【読書歴】6・創元の帆船マークと言えばこれ

怪奇小説傑作集1(創元推理文庫)

海外ファンタジーも好きでしたが、オーソドックスな怪談、怪奇小説も好きでした。創元推理文庫の全5巻のこの種の古典を集めた文庫は現在も版を重ねているベストセラーです。第1巻に入ったW.F.ハーヴェイの"炎天”という短編の奇妙な味わいがすごく好きなんです。どんな話かと言うと

190X年8月20日、暑い夏の午後の話。絵描きのジェイムズ・ウィゼンクロフトは、自宅の部屋で思いつくまま空想で、ある男の絵を描いた。その見事な出来ばえに満足した彼は、その絵を丸めてポケットに入れ、当てもなく散歩に出かけた。あまりの暑さのため記憶が朦朧としながら、夜ふと気がつくと、ある石彫り屋の前にいたが、その主人の姿はまさに先ほど彼が描いた男だった。石彫り屋の主人は、墓石に名入れをしている最中で、石には「ジェイムズ・ウィゼンクロフト(1860.1.6〜190X.8.20)」と刻まれていた。
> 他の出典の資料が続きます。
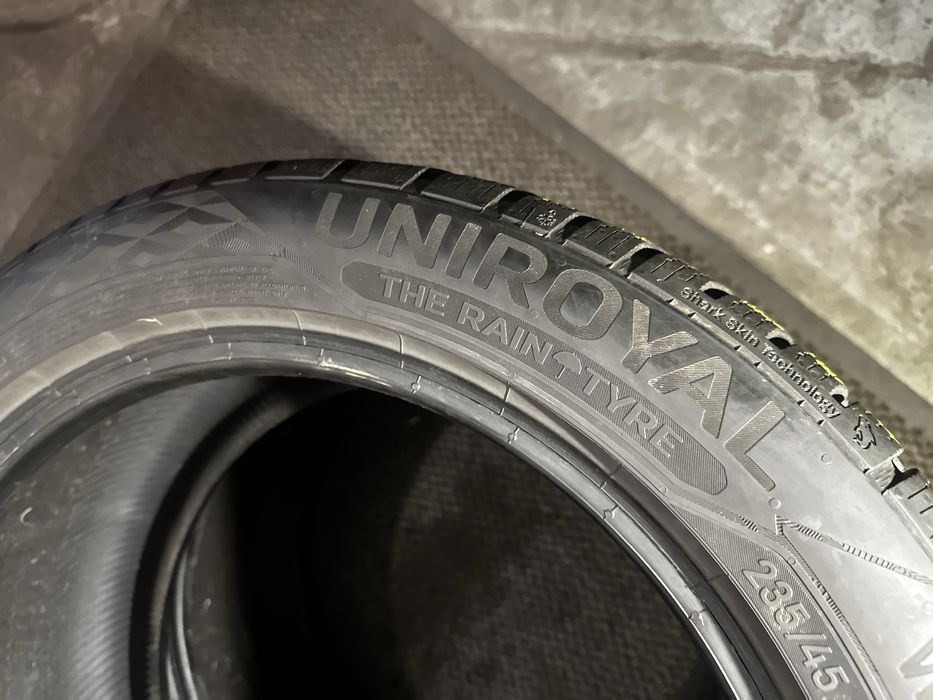 235/45 R17 97V XL - Uniroyal Winter Expert Shark Skin Teh M+S Oferta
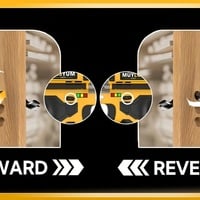 20V Cordless Drill Set – Impact Power Drill with 3/8” Keyless Chuck - Thumbnail 5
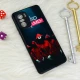 قاب محافظ لنزدار پشت گلسی طرحدار اسکویید گیم Xiaomi Poco F3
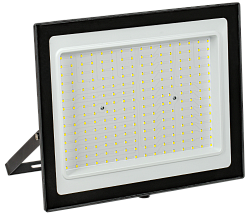 Прожектор светодиодный СДО 06-200 IP65 4000К черный IEK LPDO601-200-40-K02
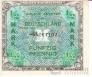 Германия 1/2 марки 1944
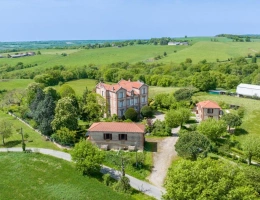 Vignette - Prestigious - Maison de maître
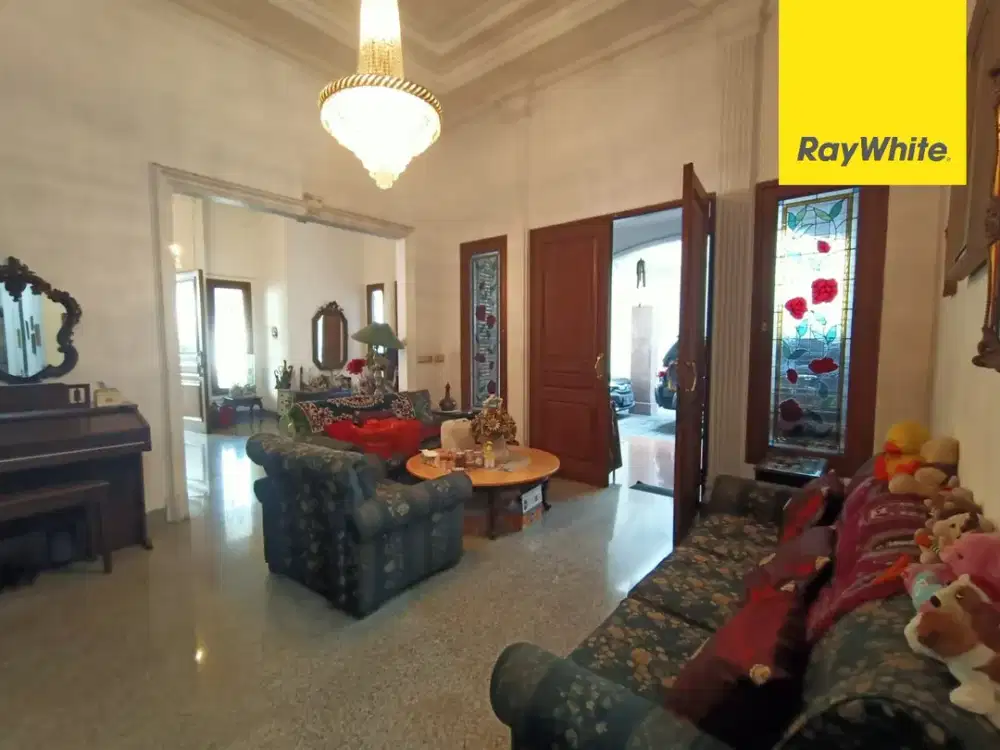 Dijual Rumah Di Raya Gubeng Surabaya Pusat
うまくまとめられないけど、この導入部分でドキドキしない人はいないでしょう。どんな話に膨らんでゆくのか、という期待も大きいのですが… 作者はオチをつけないまま、

この日のまま家へ帰ると悪い事が起きる気がすると、石彫り屋は絵描きを自宅に引きとめ、酒を出し日付が変わるまで待つように促す。この短編は、絵描きのメモ形式になっており、石彫り屋が蚤を鑢でといでるシーンで唐突に終わる。絵描きをどうなったのだろうか、何事もないまま、翌朝を迎えられたのか?、石彫り屋の鋭利な蚤で殺されてしまったのか?それとも・・・

画像は手持ちの表紙で、現行のものとは違います。